Paulino Soares de Souza considerava que, no processo de construção das instituições que garantiam no Brasil o exercício da liberdade, as condições assemelhavam-se muito às da França pós-revolucionária. A experiência inglesa de self-government era mais distante. A nossa prática do municipalismo esteve, sempre, vinculada à garantia da legislação e das instituições por um poder central, que se soerguia por sobre o universo de particularismos e castas predispostos à privatização do poder. A prática do direito administrativo inspirou-se, no caso de Portugal e no do Brasil, na tradição francesa, centralizadora, diferente da tradição anglo-saxã, eminentemente descentralizadora.

A propósito, escreve Paulino: "O sistema francês, inteiramente diverso do anglo-saxônio, mais ou menos modificado, é o mais simples, mais metódico, mais claro e compreensivo, e o que mais facilmente pode ser adotado por um país que arrasa, de um só golpe, todas as suas antigas instituições, para adotar as constitucionais ou representativas, e isto, muito principalmente, quando esse país larga as faixas do sistema absoluto, e abrindo pela primeira vez os olhos à luz da liberdade, está mal, ou não está de todo preparado para se governar em tudo e por tudo a si mesmo. (...).

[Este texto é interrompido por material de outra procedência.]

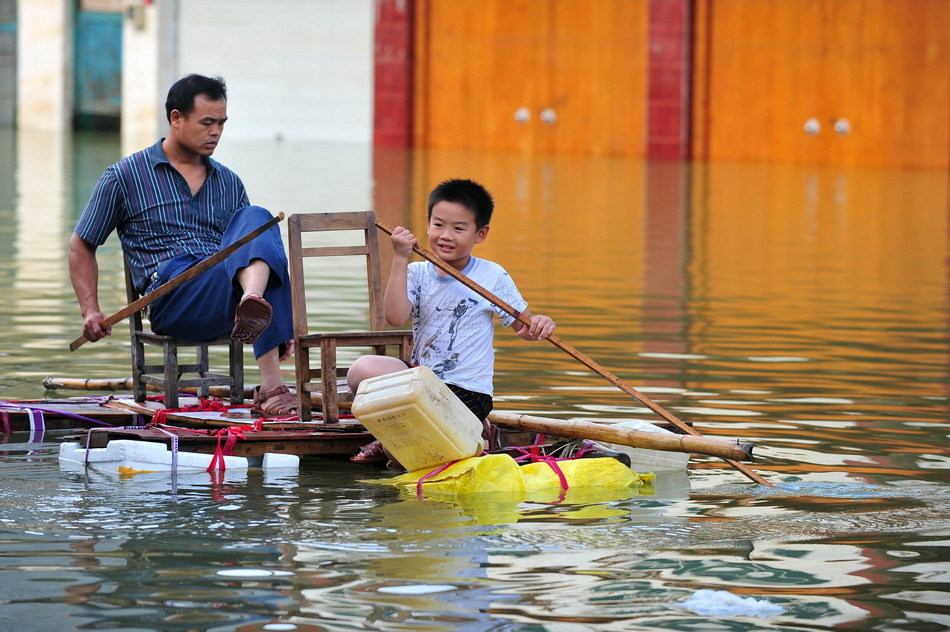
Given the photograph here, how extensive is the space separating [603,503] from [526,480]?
28cm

Adotados em um país, como nós adotamos, os pontos cardeais desse sistema, organizado o país segundo o seu espírito em geral, não é possível proscrevê-lo, sem adotar o contrário, e sem a completa mudança de toda a organização existente. O sistema administrativo francês concede pouco ao self government, é um e muito uniforme, preventivo e muito centralizador. Alarga muito a direção, tutela a fiscalização do Governo. Admite largamente a hierarquia. Reduz o Poder Judicial ao Civil e Criminal. (...). Este sistema é muito ligado, lógico e harmônico, e tem incontestáveis vantagens. Depois de bem montado e desenvolvido é o que apresenta melhores condições de resistência e estabilidade. (...). Cada indivíduo tem menos ingerência nos negócios públicos, porém o seu direito está mais bem resguardado, e garantido do que em muitos países que se dizem livres. Bem desenvolvido e executado, como o é na França, não se dão as violências, e as injustiças flagrantes, das quais apresentam não raros exemplos países que, aliás, gozam de liberdade. A França não goza de uma completa liberdade política, mas não há talvez país melhor administrado, e onde a segurança pessoal, o direito de propriedade, e a imparcialidade dos tribunais sejam melhor assegurados e garantidos".[28]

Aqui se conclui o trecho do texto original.